= WHAT YOU ARE ASKED TO DO =
Beginning with the line where "Is the stone embankment at select_region(709, 369, 820, 376)" appears, retype every remaining line of the data below, both the first and last included.

** Begin MATERIAL FOR THE TASK **

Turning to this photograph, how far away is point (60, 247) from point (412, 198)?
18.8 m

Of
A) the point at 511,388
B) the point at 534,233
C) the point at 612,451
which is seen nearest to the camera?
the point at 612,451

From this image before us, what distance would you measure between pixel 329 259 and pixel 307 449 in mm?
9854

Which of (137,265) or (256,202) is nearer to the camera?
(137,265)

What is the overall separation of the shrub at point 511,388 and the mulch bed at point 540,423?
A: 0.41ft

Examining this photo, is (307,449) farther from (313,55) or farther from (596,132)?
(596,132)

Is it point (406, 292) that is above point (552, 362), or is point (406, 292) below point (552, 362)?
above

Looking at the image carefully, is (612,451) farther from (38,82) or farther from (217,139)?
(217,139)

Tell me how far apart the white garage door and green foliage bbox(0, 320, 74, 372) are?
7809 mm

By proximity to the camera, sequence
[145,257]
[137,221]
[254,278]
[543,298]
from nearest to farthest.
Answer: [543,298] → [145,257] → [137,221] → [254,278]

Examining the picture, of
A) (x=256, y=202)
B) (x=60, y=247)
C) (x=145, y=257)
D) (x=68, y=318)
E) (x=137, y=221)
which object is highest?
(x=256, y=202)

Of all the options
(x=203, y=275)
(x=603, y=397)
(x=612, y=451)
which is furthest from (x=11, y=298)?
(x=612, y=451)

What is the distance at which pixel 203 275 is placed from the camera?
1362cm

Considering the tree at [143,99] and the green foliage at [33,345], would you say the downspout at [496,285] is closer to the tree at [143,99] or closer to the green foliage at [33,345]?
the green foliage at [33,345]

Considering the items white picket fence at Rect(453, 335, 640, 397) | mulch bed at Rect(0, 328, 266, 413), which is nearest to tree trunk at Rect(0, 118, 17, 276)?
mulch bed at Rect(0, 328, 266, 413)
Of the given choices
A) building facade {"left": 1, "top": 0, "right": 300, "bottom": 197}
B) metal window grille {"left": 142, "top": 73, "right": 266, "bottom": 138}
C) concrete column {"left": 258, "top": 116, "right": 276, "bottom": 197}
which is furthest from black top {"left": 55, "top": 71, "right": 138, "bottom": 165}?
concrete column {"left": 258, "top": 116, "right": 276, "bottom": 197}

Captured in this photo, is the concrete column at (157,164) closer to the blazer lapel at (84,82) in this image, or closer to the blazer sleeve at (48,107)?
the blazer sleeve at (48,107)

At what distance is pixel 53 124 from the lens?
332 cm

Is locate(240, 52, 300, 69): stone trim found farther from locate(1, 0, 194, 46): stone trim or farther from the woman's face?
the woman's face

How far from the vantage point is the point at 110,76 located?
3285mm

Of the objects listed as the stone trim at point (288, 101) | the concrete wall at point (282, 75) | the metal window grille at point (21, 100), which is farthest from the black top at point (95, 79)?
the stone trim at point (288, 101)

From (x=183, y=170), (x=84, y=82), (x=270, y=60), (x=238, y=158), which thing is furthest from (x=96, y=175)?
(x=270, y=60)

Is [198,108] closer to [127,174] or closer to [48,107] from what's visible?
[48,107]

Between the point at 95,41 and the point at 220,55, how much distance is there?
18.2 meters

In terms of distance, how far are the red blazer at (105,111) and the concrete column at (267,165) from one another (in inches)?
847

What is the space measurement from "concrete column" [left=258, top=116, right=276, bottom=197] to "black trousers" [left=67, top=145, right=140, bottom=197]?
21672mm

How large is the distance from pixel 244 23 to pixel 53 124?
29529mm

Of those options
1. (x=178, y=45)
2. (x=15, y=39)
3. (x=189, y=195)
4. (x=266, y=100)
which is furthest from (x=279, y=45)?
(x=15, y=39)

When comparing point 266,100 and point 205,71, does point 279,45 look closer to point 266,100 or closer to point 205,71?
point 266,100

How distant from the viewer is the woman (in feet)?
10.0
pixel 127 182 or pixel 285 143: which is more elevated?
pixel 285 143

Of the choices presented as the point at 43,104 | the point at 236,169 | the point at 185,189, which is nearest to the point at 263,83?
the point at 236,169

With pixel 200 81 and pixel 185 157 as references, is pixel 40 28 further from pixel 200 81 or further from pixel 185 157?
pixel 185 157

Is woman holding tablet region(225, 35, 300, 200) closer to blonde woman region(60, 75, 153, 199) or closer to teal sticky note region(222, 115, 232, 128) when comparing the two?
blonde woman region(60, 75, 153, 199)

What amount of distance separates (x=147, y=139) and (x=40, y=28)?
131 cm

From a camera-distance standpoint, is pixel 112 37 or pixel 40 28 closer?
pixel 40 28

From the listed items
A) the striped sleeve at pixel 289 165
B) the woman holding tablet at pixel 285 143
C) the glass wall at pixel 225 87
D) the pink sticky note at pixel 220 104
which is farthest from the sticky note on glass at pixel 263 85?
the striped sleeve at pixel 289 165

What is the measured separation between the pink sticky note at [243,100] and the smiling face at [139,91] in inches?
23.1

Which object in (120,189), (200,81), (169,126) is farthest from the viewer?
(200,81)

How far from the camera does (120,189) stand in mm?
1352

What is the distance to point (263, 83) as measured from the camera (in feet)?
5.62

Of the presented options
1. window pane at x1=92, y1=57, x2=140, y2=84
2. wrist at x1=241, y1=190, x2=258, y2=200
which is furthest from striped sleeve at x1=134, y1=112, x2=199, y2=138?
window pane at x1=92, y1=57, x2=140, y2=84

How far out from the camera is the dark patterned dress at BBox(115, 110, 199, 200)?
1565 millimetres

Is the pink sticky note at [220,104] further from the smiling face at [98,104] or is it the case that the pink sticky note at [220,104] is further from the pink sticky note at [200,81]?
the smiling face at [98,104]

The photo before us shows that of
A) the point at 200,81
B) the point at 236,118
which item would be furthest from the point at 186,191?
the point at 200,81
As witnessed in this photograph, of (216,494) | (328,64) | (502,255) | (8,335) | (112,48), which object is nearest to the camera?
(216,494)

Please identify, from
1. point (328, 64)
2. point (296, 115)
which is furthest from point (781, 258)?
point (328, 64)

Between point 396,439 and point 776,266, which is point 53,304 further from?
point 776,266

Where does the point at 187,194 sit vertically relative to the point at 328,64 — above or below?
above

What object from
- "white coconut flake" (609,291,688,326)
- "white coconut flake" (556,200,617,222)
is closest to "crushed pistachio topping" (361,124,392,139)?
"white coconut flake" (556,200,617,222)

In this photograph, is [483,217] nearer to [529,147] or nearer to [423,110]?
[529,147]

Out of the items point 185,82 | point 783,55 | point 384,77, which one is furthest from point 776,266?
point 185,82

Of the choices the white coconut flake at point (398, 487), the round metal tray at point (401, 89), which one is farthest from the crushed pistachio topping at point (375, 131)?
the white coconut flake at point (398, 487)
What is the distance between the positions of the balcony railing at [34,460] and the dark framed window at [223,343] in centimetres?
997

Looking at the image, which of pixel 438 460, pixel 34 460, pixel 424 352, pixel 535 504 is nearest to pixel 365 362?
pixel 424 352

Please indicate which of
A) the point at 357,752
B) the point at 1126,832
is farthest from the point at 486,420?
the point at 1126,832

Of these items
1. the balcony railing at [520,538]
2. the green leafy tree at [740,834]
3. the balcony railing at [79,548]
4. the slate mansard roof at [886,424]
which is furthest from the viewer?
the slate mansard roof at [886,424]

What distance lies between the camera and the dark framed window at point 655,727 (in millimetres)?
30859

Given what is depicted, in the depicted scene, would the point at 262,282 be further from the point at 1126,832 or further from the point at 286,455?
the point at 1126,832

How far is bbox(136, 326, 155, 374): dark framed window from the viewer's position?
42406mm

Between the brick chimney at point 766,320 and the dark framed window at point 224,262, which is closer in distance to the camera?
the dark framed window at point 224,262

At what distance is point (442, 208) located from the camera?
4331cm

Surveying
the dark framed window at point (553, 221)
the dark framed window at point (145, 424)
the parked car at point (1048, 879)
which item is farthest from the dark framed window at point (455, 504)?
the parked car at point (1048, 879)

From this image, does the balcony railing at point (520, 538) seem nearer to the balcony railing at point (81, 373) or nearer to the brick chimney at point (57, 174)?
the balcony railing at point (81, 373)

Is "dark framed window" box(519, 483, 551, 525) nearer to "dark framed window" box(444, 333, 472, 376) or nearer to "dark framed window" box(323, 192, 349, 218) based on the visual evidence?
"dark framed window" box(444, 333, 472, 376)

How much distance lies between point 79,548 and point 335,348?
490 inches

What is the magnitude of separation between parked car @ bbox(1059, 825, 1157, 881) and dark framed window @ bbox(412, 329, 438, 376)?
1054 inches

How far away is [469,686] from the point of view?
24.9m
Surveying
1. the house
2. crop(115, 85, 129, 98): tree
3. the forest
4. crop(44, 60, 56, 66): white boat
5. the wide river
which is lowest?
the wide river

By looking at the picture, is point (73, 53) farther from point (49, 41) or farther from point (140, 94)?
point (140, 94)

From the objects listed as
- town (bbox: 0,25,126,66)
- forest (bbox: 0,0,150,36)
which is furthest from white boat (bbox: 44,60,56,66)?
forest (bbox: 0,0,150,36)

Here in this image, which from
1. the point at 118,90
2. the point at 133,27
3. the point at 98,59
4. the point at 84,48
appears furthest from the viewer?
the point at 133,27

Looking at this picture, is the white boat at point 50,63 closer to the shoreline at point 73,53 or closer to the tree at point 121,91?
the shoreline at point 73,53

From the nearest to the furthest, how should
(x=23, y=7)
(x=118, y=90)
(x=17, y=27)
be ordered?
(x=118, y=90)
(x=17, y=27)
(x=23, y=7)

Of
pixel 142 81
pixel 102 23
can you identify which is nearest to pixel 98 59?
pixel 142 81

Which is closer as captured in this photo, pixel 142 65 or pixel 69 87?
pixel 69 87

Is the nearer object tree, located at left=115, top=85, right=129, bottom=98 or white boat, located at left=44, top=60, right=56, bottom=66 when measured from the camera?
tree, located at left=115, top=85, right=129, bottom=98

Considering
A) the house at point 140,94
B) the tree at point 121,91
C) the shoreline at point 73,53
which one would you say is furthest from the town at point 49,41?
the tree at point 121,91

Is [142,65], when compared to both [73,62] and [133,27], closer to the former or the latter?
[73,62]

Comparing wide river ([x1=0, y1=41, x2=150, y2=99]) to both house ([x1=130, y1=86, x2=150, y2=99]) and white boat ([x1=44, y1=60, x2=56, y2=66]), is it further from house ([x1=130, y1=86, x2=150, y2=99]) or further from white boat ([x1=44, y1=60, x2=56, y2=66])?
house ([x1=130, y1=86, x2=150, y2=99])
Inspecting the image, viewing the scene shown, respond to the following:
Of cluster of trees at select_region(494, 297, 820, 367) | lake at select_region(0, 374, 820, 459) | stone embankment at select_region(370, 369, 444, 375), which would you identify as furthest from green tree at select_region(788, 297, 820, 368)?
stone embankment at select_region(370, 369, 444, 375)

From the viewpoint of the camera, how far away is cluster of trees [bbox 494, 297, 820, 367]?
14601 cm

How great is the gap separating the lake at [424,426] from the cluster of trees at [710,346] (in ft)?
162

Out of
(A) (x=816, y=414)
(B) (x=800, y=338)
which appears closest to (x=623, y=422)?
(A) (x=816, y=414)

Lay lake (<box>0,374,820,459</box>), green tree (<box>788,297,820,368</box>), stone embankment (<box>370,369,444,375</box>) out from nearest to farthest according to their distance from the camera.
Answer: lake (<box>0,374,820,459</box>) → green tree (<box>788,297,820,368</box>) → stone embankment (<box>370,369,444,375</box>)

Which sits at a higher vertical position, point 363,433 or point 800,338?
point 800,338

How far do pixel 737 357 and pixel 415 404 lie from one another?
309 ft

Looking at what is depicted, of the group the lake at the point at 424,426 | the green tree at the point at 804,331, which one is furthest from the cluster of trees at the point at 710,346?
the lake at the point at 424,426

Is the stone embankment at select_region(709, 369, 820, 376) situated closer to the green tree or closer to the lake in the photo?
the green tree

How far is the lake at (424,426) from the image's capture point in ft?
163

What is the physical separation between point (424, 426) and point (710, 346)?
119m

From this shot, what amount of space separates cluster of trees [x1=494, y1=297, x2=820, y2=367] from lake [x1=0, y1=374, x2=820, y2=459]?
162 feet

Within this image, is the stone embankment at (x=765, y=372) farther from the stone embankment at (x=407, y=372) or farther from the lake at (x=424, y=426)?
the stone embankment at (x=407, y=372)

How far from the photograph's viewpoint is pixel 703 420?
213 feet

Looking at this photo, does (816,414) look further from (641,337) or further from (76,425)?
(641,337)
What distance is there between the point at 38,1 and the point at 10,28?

** End MATERIAL FOR THE TASK **

= OUTPUT OF THE EXERCISE =
Is the stone embankment at select_region(709, 369, 820, 376) situated closer to the green tree or closer to the lake in the photo?
the green tree

How far is the lake at (424,426) from the image's capture point in ft?
163

What is the physical separation between point (424, 426) and point (710, 346)?
119m

From this shot, what amount of space separates cluster of trees [x1=494, y1=297, x2=820, y2=367] from lake [x1=0, y1=374, x2=820, y2=459]?
162 feet

Within this image, is the stone embankment at (x=765, y=372) farther from the stone embankment at (x=407, y=372) or farther from the lake at (x=424, y=426)?
the stone embankment at (x=407, y=372)

How far from the photograph's viewpoint is pixel 703 420?
213 feet

Looking at this photo, does (816,414) look further from (641,337) or further from (76,425)?
(641,337)
What distance is there between the point at 38,1 and the point at 10,28?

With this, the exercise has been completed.